You need to join the ACS data with the shapefile. The geo_join function (from the ACS package) merges the shapefile (variable: shapefile) with the fetched data (variable: mydatadf). In other words, we want the value of percent commute trips by transit for each census tract to be associated with the respective shape. The merged data is put into the variable mydatamerged.
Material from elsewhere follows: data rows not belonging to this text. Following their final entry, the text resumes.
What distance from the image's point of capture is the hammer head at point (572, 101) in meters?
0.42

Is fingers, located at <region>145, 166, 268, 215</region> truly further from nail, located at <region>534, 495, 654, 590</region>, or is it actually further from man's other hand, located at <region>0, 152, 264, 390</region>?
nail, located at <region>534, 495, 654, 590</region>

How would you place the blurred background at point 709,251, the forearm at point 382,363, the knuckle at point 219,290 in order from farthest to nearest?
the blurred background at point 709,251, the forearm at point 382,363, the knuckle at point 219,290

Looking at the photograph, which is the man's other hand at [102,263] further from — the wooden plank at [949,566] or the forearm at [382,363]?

We need to tell the function which columns are to be used to match on. In this case we named them the same thing to make it more intuitive.
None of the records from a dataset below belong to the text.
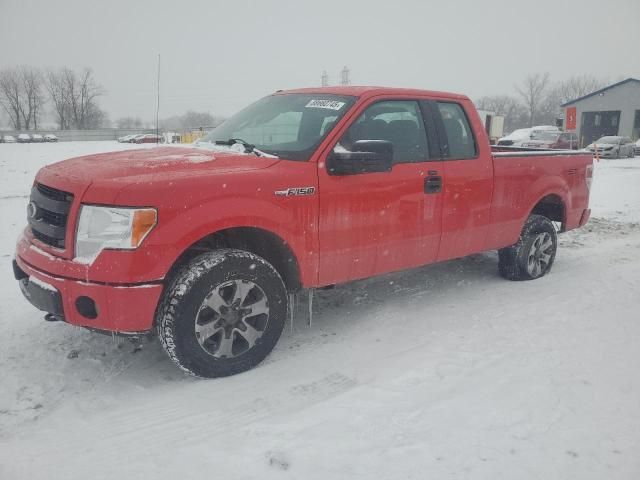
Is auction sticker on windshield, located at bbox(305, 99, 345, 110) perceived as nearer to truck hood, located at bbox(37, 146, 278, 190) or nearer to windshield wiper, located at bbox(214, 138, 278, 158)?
windshield wiper, located at bbox(214, 138, 278, 158)

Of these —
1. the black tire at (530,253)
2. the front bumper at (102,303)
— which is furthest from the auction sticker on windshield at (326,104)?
the black tire at (530,253)

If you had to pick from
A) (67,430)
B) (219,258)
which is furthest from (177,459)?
(219,258)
# Merge the ACS data with the shapefile
mydatamerged <- geo_join(shapefile, mydatadf, "GEOID", "GEOID")

# There is some weirdness with some tracts showing up as 100%, so eliminate those by subsetting the results to excluse them.
mydatamerged <- subset(mydatamerged, mydatamerged@data$transitpercent<100)

Creating the map

Popup This defines how a popup window will appear when you click on a census tract on the map. We will have the popup display the GEOID and the percent commute by transit. The <br> adds an extra carriage return to put the label on the second line of the popup. The round function will round the percent to the tenths place.

mypopup <- paste0("GEOID: ", mydatamerged$GEOID, "<br>", "Commute by Public transit: ", round(mydatamerged$transitpercent,1), "%")

Palette This sets the variation/range of colors. This is similar to how in ArcGIS you would symbolize by an attribute. Here we specify the pallete YlGnBu (note that the second character is a lower-case L). To explore different palettes, you can go here: http://colorbrewer2.org. To find the one we are working with, in Multi-hue, bottom row, click on the fourth one from the left.

mypal <- colorNumeric(
  palette = "YlGnBu",
  domain = NULL
)

LAT/LNG Centerpoint, zoom, and tiles

you need to determine a centerpoint latitude and longitude. To do that, use googlemaps, single click at a specific spot on the map and the lat,long values will appear on the bottom. Cut and paste those values below. I have used a point in Kendall Square. A zoom value of 12 is a good place to start.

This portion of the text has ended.